One of the key ways I nurture myself is by taking the time to be in retreat.
This is important. I’m emphasizing the time because what we get in retreat can’t be fast-forwarded by doing a weekend workshop, a class at a yoga studio, or by watching YouTube clips on enlightenment. Let’s admit that it takes time to develop skills, including self-care and self awareness practices.
It’s not selfish to take care of yourself. Taking the time for self-care and building skills, especially around awareness, makes one more able and more available to help others.
Why take the time to go on retreat?
So in this fast-paced world, in which so many of us want quick results, why build a meditation or mindfulness practice?
We get a steady flow of emails, texts, and all that stuff in our newsfeeds. This may feel good for a moment or at least keep us busy, but we’re not getting connected in a wholesome way to a community, and we’re not being nurtured in mind or body.
For me, aside from good nutrition and getting enough sleep, to feel connected I have to go back to the basics. A retreat helps me to do that. I am learning to nurture myself through awareness which in turn leads to greater self-care. There’s no shortcut for this – a retreat gives me what I can’t get anywhere else.
I’m a family man, I teach in a high school, and I offer local meditation classes. I want to be the best I can for all these people, and to me this means becoming more self-aware and more functional. Retreats build my self-awareness, and as I understand myself more I am more available to nurture others and to be a positive part of my communities.
Here are three ways I see that I benefit from doing a meditation retreat:
- Retreats help me have insights about how I react to life. This empowers me to transform initial reactions into intentional actions. Often for me, this means being more available simply to listen to others. People seem noticeably nurtured when I stop and do this. The rest of the conversation flows naturally from that point and relationships grow.

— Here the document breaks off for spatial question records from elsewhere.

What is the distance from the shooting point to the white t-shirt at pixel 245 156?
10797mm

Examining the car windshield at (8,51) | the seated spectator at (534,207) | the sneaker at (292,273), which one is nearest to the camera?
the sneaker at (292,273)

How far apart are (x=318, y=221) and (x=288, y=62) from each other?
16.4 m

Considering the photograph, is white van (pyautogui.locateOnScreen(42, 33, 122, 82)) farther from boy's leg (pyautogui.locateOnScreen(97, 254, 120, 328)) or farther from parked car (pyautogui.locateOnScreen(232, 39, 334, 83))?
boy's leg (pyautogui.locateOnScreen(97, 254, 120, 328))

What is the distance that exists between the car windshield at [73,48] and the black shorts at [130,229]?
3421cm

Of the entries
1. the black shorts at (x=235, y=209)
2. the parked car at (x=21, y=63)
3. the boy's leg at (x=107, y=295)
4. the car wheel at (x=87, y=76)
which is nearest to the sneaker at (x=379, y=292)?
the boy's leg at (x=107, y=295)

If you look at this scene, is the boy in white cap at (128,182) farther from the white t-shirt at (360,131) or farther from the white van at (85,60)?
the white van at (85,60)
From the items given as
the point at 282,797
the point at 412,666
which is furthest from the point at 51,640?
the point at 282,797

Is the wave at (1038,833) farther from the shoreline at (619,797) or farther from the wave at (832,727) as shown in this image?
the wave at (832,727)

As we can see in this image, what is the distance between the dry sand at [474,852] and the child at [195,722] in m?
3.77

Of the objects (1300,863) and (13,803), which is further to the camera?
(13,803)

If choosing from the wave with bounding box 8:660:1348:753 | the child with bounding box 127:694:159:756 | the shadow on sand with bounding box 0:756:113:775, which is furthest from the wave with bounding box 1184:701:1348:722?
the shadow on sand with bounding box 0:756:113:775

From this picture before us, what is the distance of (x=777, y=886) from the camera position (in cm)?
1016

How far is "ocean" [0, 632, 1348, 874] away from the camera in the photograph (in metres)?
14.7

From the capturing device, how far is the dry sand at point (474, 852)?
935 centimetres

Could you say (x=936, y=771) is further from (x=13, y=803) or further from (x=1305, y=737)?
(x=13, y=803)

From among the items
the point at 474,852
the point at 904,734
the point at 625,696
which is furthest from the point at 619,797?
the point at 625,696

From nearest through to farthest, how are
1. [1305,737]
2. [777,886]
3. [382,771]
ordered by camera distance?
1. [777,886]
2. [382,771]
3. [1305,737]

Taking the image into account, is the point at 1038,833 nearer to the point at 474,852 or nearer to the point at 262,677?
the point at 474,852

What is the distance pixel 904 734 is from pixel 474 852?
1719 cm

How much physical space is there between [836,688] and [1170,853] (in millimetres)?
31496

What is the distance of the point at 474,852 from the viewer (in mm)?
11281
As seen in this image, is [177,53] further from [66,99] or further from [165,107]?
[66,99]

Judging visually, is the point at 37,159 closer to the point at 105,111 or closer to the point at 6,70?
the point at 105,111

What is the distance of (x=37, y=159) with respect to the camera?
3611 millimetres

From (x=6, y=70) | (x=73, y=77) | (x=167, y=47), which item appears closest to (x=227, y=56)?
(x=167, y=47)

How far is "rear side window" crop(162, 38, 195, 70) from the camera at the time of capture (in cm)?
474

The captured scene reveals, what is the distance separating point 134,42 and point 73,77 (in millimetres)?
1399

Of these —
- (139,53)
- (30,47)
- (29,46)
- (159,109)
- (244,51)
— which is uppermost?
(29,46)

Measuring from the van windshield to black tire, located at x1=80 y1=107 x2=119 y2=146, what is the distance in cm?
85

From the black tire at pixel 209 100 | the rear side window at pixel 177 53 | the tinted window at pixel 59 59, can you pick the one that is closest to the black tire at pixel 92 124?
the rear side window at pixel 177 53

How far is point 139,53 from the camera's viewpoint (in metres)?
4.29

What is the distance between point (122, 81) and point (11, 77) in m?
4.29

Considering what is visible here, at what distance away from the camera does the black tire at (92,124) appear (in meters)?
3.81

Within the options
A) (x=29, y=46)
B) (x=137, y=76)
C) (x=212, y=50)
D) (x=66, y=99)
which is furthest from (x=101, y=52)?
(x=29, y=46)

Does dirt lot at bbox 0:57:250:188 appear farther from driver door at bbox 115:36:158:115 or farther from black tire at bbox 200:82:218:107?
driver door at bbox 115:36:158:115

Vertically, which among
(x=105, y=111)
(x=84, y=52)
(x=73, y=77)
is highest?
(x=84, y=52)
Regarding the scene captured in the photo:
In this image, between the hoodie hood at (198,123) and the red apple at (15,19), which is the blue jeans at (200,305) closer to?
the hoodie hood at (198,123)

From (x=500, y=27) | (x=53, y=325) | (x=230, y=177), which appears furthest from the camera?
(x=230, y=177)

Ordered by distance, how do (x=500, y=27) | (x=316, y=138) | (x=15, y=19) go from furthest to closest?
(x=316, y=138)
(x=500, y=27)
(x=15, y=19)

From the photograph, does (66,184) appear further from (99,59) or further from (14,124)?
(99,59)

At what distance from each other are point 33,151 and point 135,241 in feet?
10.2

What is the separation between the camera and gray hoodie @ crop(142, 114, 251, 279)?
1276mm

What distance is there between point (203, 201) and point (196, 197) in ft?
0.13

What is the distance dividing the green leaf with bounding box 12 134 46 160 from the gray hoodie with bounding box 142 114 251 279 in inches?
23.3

- I grow a sense of ease that I do not get from time in a fast-paced society. I get reset, back to a natural way of being. This requires taking the time to slow down and simply be, for which I need dedicated retreat time because holidays or walks in the forest don’t have the same effects.
- I’m reminded that being engaged matters. My meditation practices and retreat work benefit others most when I am actively engaged in a community. Increasingly, largely due to going on retreats, I am a positive contributor to my communities.
I’m still learning what it means to self-nurture, and retreats are an essential part of the mix. It only takes the decision to go for it.
If in doubt about the time and expense it takes to go on retreat, I ask myself, “how better could I be using my time?” The answer is always the same – there’s no better way to truly explore this spiritual experience we call being human.